Historian John D. Post would describe the events of 1816 as “the last great subsistence crisis in the Western world.” New England, Atlantic Canada, and large portions of Western Europe seemed to have been hit the hardest. As agriculture suffered and crops failed, there were a number of foot riots in the United Kingdom and France. It was even worse in Switzerland, where due to the great famine the government declared a national emergency. Incessant rain worsened the situation, as some of the biggest rivers in Europe flooded.

It is widely believed that Turner’s classic sunset paintings were inspired by dust from eruptions by Mount Tambora and other volcanoes. This is the “Chichester Canal” (1828)
These terrible events had intricate cultural implications, not all of them bad. The high concentrations of tephra, the particulate material released by volcanic eruptions, ended up in the atmosphere and created astounding sunsets. Some of these have been captured in the paintings of the English landscape painter J. M. W. Turner, as it is thought that the phenomena were the inspiration for the yellow tinge prevalent in his artwork. Similar-looking sunset phenomena were observed following the 1883 eruption of Krakatoa, and in more recent times, in 1991 when Mount Pinatubo erupted in the Philippines.

What’s perhaps more fascinating is that amongst these times of great strife, humans came up with valuable inventions. As famine meant no food to feed horses, German inventor Karl Drais was motivated to find new means of transport. He eventually came up with the draisine or the velocipede. Justus von Liebig, a chemist who had experienced the great famine as a child in Germany, later dedicated his life to studying plant nutrition and developed the use of mineral fertilizers.

An artistic depiction of Karl von Drais riding his original Laufmaschine, the earliest two-wheeler, in 1819.
Social changes were also a consequence of the anomaly. Crop failures in North America helped shape the “American Heartland” because a great number of farming families left New England, migrating to places with a more hospitable climate, such as the Midwest. This migration played a part in the founding of the state of Indiana in December 1816, and Illinois, which followed two years after.

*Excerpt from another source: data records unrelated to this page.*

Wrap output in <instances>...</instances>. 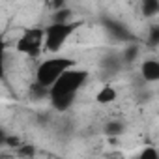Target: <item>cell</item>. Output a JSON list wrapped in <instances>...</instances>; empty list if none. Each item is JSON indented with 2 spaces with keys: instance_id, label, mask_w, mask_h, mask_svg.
I'll list each match as a JSON object with an SVG mask.
<instances>
[{
  "instance_id": "obj_1",
  "label": "cell",
  "mask_w": 159,
  "mask_h": 159,
  "mask_svg": "<svg viewBox=\"0 0 159 159\" xmlns=\"http://www.w3.org/2000/svg\"><path fill=\"white\" fill-rule=\"evenodd\" d=\"M88 79V71L77 66L67 67L56 81L49 86V99L56 111H67L77 96V92L83 88Z\"/></svg>"
},
{
  "instance_id": "obj_2",
  "label": "cell",
  "mask_w": 159,
  "mask_h": 159,
  "mask_svg": "<svg viewBox=\"0 0 159 159\" xmlns=\"http://www.w3.org/2000/svg\"><path fill=\"white\" fill-rule=\"evenodd\" d=\"M71 66H77L75 60L71 58H64V56H52V58H47L43 60L39 66H38V71H36V83L49 88L56 79Z\"/></svg>"
},
{
  "instance_id": "obj_3",
  "label": "cell",
  "mask_w": 159,
  "mask_h": 159,
  "mask_svg": "<svg viewBox=\"0 0 159 159\" xmlns=\"http://www.w3.org/2000/svg\"><path fill=\"white\" fill-rule=\"evenodd\" d=\"M75 28H77V25H73L69 21H56V23L49 25L43 30V47L49 52H58L66 45L67 38L73 34Z\"/></svg>"
},
{
  "instance_id": "obj_4",
  "label": "cell",
  "mask_w": 159,
  "mask_h": 159,
  "mask_svg": "<svg viewBox=\"0 0 159 159\" xmlns=\"http://www.w3.org/2000/svg\"><path fill=\"white\" fill-rule=\"evenodd\" d=\"M43 49V30L41 28H28L17 39L15 51L26 56H38Z\"/></svg>"
},
{
  "instance_id": "obj_5",
  "label": "cell",
  "mask_w": 159,
  "mask_h": 159,
  "mask_svg": "<svg viewBox=\"0 0 159 159\" xmlns=\"http://www.w3.org/2000/svg\"><path fill=\"white\" fill-rule=\"evenodd\" d=\"M140 75L146 83H157L159 81V62L153 58L144 60L140 66Z\"/></svg>"
},
{
  "instance_id": "obj_6",
  "label": "cell",
  "mask_w": 159,
  "mask_h": 159,
  "mask_svg": "<svg viewBox=\"0 0 159 159\" xmlns=\"http://www.w3.org/2000/svg\"><path fill=\"white\" fill-rule=\"evenodd\" d=\"M116 98H118V92H116V88H114V86H111V84L101 86V88L98 90V94H96V101H98L99 105L114 103V101H116Z\"/></svg>"
},
{
  "instance_id": "obj_7",
  "label": "cell",
  "mask_w": 159,
  "mask_h": 159,
  "mask_svg": "<svg viewBox=\"0 0 159 159\" xmlns=\"http://www.w3.org/2000/svg\"><path fill=\"white\" fill-rule=\"evenodd\" d=\"M142 11L146 17H153L159 11V0H142Z\"/></svg>"
},
{
  "instance_id": "obj_8",
  "label": "cell",
  "mask_w": 159,
  "mask_h": 159,
  "mask_svg": "<svg viewBox=\"0 0 159 159\" xmlns=\"http://www.w3.org/2000/svg\"><path fill=\"white\" fill-rule=\"evenodd\" d=\"M6 41L0 38V79H4L6 75Z\"/></svg>"
},
{
  "instance_id": "obj_9",
  "label": "cell",
  "mask_w": 159,
  "mask_h": 159,
  "mask_svg": "<svg viewBox=\"0 0 159 159\" xmlns=\"http://www.w3.org/2000/svg\"><path fill=\"white\" fill-rule=\"evenodd\" d=\"M140 157H142V159H159V152H157L153 146H148V148L142 150Z\"/></svg>"
},
{
  "instance_id": "obj_10",
  "label": "cell",
  "mask_w": 159,
  "mask_h": 159,
  "mask_svg": "<svg viewBox=\"0 0 159 159\" xmlns=\"http://www.w3.org/2000/svg\"><path fill=\"white\" fill-rule=\"evenodd\" d=\"M17 153H19V155H34V153H36V150H34L32 146H21Z\"/></svg>"
},
{
  "instance_id": "obj_11",
  "label": "cell",
  "mask_w": 159,
  "mask_h": 159,
  "mask_svg": "<svg viewBox=\"0 0 159 159\" xmlns=\"http://www.w3.org/2000/svg\"><path fill=\"white\" fill-rule=\"evenodd\" d=\"M2 140H4V135H2V133H0V142H2Z\"/></svg>"
}]
</instances>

Historian L. D. Stillwell also notes that Vermont experienced a rapid decrease in population, of up to 15,000 people, which was virtually equal to reversing seven full years of population growth. Among those who left Vermont was the family of Joseph Smith, who moved from Norwich, Vermont, to Palmyra, New York. This move is considered to have brought about a number of events that later reached their climax with the publication of the Book of Mormon and the official founding of the Church of Jesus Christ of Latter-Day Saints.

Other accounts also tell how these migrations, caused by the famine, led to the formation of groups such as the anti-slavery Abolitionist movement in the Burned-over District of New York.

Changes loomed large in every area of society.

Public imagination was influenced too as a consequence
of the unusual summer. The title-page of the
first edition of Mary Shelley’s Frankenstein, Volume I, published in 1818.
Last but not least, in the world of literature, as the ceaseless rain poured down on Europe, and particularly in Switzerland, Mary Godwin, Percy Shelley, Lord Byron, and John William Polidori stayed at the Villa Diodati, on the shores of Lake Geneva, for a holiday. To make the most of their time during the wretched weather, the writers decided to compete with one another to see who could come up with the scariest story.

That’s when Mary Godwin, soon to be Mary Shelley, came up with the story of Frankenstein, or the Modern Prometheus.  Lord Byron wrote A Fragment; Byron’s work inspired Polidori to write The Vampyre, a forerunner of the late-Victorian-age horror novel Dracula.

And so, from the monstrous weather came fantastic monsters who haunt our books and films to this day.